Indoor Gardening in Colder Climates

Outdoor gardening is sometimes not an option given the cold climate. If so, considering using the indoors to grow your favourite plants. Once you enjoy a salad made from fragrant herbs and leafy greens you grow at home, you’re never going to look back from indoor gardening.

The Ideal Location for An Indoor Garden

Picking a good location for your indoor garden is crucial. Windowsills are good if they have fairly constant temperatures, but seedlings grow stronger roots in soil that is consistently warm. Pick a place that’s away from the household traffic, drafts, and pets. The average room temperature also shouldn’t be much cooler than 15 or 16C, roughly 60F.

A cabinet that can accommodate lighting while giving you day and night temperature controls is ideal for doing an indoor garden.

Light Requirements

The following are a few facts that are good to know about plants as well as how they use light:

Wavelengths: Red and blue wavelengths prove the most useful for plants in terms of photosynthesis (more regarding photosynthesis). Plants reflect green wavelengths instead of using it, and that’s why they look green to human eyes (surely after all these years you remember that from your science classes).

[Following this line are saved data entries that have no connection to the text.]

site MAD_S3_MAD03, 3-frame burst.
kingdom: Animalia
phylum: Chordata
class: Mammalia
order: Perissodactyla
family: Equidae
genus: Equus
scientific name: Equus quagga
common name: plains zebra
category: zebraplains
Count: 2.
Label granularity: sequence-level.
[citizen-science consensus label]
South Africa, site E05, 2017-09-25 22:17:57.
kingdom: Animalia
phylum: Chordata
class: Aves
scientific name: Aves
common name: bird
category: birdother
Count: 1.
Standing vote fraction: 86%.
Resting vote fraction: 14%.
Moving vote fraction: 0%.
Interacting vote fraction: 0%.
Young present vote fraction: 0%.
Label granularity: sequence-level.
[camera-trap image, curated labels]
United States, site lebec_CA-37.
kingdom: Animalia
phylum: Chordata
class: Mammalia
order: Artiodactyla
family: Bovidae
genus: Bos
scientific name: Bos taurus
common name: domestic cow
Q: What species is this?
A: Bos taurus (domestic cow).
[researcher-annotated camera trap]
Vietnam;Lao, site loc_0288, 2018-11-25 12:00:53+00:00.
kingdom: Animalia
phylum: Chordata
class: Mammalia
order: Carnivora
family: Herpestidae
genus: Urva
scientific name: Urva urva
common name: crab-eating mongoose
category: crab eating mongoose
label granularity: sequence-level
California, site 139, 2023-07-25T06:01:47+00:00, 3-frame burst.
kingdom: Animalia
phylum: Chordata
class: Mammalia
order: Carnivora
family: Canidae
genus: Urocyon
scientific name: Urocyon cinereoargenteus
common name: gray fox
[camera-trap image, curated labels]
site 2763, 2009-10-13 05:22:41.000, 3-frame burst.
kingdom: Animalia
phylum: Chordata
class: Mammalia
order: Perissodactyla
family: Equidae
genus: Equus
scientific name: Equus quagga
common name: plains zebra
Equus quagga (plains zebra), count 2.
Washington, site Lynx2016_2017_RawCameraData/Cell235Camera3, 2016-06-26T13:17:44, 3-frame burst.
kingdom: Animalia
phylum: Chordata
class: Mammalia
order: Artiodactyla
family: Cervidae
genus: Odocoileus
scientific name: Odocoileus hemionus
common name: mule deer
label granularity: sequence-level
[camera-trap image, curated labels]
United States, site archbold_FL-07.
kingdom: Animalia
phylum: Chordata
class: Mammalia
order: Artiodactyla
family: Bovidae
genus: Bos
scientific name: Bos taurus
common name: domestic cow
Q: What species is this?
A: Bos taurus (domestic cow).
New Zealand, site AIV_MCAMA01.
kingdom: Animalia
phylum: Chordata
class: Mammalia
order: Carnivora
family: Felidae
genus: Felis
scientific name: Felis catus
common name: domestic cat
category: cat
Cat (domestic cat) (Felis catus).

Light Quality: Electric light just doesn’t have the same colour mixture that sunlight does. Cool and white fluorescent lights have too much blue and not enough red for very efficient photosynthesis. If you do use such lights, add some incandescent lights which are higher in the red wavelengths. Specially designed tubes that are high in both blue and red are on the market and used widely in greenhouses.

plant in the window

Light Intensity

Lights need to be 2 up to 4 inches above the tops of seedlings. Plants need from 12 up to 16 hours of total light each day. If they don’t get enough light, then seedlings are going to develop long and thin stems while they reach up for the light. Auto-timers can offer the routine of darkness and light which plants need.

Light Duration

The length of day is very crucial to whether plants flower or not. Because of this, plants typically get categorized as being day-neutral, long-day, or short-day. Generally speaking, long-day plants should flower when they get 12 hours of sunlight or more, short-day plants flower under 12 hours of light, and the day-neutral plants will flower at maturity.

Short-Day Plants

Popular short-day plants that flower with exposure to less than 12 daily hours of light include begonia, azaleas, kalanchoe, poinsettia, and chrysanthemums.

Long-Day Plants

Long-day plants that flower with more than 12 daily hours of light include bromegrass, rye-grass, fuchsia, sugar beet, dill, and spinach. If they don’t get enough sunlight, they might wind up long and lanky.

Day-Neutral Plants

Day-neutral plants that flower at maturity include African violet, coleus, geraniums, and foliage plants. These do well in any amount of available sunlight, and they include most fruit trees and tropical plants. Other day-neutral options that flower at maturity include dandelions, cucumber, corn, tomato, and some strawberries.